— Problemler —
[a] Müdahaleyi meşrulaştıran sorular üzerine yazıdan, "1 Mart tezkeresi" sözlerini içeren yerden başlayıp "biriydi Saddam Hüseyin..." sözlerinden sonra biten kısmı hiç değiştirmeden yazın.
[b] Müdahaleyi meşrulaştıran sorular üzerine yazıyı, gösterilen son cümlenin ardından sürdürerek bir sonraki bölümü tamamlayın.

— Seçilmiş Bölüm —
■ ■ ■ ■ ■ ■ ■

Soru doğru sorulmazsa her cevap yanlış olur

Her dönemin kendine göre 'makul görünen' soruları var; o sorulara muhatap edildiğimizde aklımızın karışması ve yanlışa destek vermemiz bekleniyor.

1 Mart tezkeresi öncesinde, Irak'a savaş yoluyla demokrasi götürülmesi projesine itiraz edenlere, "Halepçe'de Kürtleri, eline geçen her fırsatta Türkmenleri öldüren Saddam Hüseyin'e arka çıkılabilir mi?" diye soruyorlardı. Doğru gibi görünüyordu soru; Halepçe katliamında, Türkmen kıyımında gözünü kırpmayan biriydi Saddam Hüseyin...

Temelde doğru görünse de gerekçe yapılmak istendiği 'olay' için yanlış bir soruydu bu. Nitekim, yönetimde bulunduğu bütün yıllar boyunca Saddam'ın sebep olduğu zarardan çok daha fazlasını, bir-iki yıl içerisinde, ittifak güçleri, Irak'a kendileri verdi.

Bugünlerde sorulan soru daha dolambaçlı, ama yine kafa karıştırıyor: "Kaddafi türü biri, Kürtleri yok etmek için Diyarbakır'a saldırsa, ya da 'lâikçi' bir darbe gerçekleştirip dindarları öldürtmek üzere planlar yapsa, veya 'şeriatçı' bir darbe gerçekleştirip 'modern' hayat sürenleri temizlemeye kalksa... Birileri buna müdahale etsin istemez misiniz?"

Ne dersiniz? İstemez misiniz, Kürtler, dindarlar, lâikçiler?

"İsterim" cevabı beklenerek sorulmuş bir soru bu. Ancak kendi hesabıma, 'Kürt', 'dindar' veya 'lâikçi' kimliklerine büründüğümde de, bu soruya "İsterim" cevabını veremiyorum. Tıpkı, Halepçe'de yaptıklarından, Türkmenler başta olmak üzere halkına yaşattıklarından hiç de hoşnut olmadığım Saddam'ın, Irak üzerine bombalar yağdırılarak yerinden edilmesini 'meşru' kılmak üzere sorulmuş soruya da "Evet" cevabını veremediğim gibi...

■ ■ ■ ■ ■ ■ ■

— Verilen Bilgiler —
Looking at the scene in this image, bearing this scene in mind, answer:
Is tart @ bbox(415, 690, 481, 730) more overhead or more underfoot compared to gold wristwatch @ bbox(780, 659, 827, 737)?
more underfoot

■ ■ ■ ■ ■ ■ ■

— Görevlerin Cevapları —
[a]
1 Mart tezkeresi öncesinde, Irak'a savaş yoluyla demokrasi götürülmesi projesine itiraz edenlere, "Halepçe'de Kürtleri, eline geçen her fırsatta Türkmenleri öldüren Saddam Hüseyin'e arka çıkılabilir mi?" diye soruyorlardı. Doğru gibi görünüyordu soru; Halepçe katliamında, Türkmen kıyımında gözünü kırpmayan biriydi Saddam Hüseyin...

[b]
Yine de o dönemde "Evet" diyenlerin arkasına sığınabilecekleri 'bilgisizlik' mazereti vardı; Irak ve Afganistan'da yaşananlardan sonra Libya'da "İster misiniz?" sorusuna "Evet" cevabını verebilmenin ise herhangi bir mazereti yok.

Pisliği daha büyük bir pislikle örtebilirsiniz, ama bu yaptığınıza 'temizlemek' denebilir mi?

Galiba bu tür soruları gündeme taşıyanlarla önemli bir konuda farklılaşıyoruz: Saddam Hüseyin veya Muammer Kaddafi gibileri yerinden etmede kullanılan yöntem hakkında bizlerden anlayış bekleyenlerin samimiyetine inanma konusunda...

ABD, Fransa, İngiltere gibi bombalarla bir ülkeye demokrasi getirecekleri iddiasındaki ülkeler samimi değiller. Saddam ve Kaddafi'nin kendi halklarına yaptıkları, onlar için, ülkelerini hizaya getirmek, etkisizleştirmek ve o ülkelerin insanlarını kendi sorunlarıyla başbaşa bırakmak için birer bahane sadece...

Zamanında kanıtlarıyla sergilendiği için artık herkesin bilgisi dahilinde olması gereken gerçek şu: Müdahale için kullanılan gerekçelerin hiçbiri henüz telâffuz edilmezken, Irak'ın işgali senaryoları Washington'da iktidara yakın odaklar tarafından planlanmıştı bile. 1991'deki Körfez Savaşı sonrasında baba Bush Beyaz Saray'ı erken terk etmek zorunda kalmasaydı uygulamaya konulacak senaryo için, Oğul Bush'un başkan olmasını sabırla bekledi o odak...

Arada Bill Clinton'a defalarca "Irak'ı işgal et" aklını verdikleri de biliniyor.

Şimdi nasıl olur da, Irak'ı perişan edenlerin, iyi niyetle, salt Libyalıları düşünerek, Libya'ya müdahale ettiklerine inanmamız beklenebilir?

Sorun, Kaddafi'nin yanında durmak veya durmamak değil; sorun, sorulan sorunun yanlış olması...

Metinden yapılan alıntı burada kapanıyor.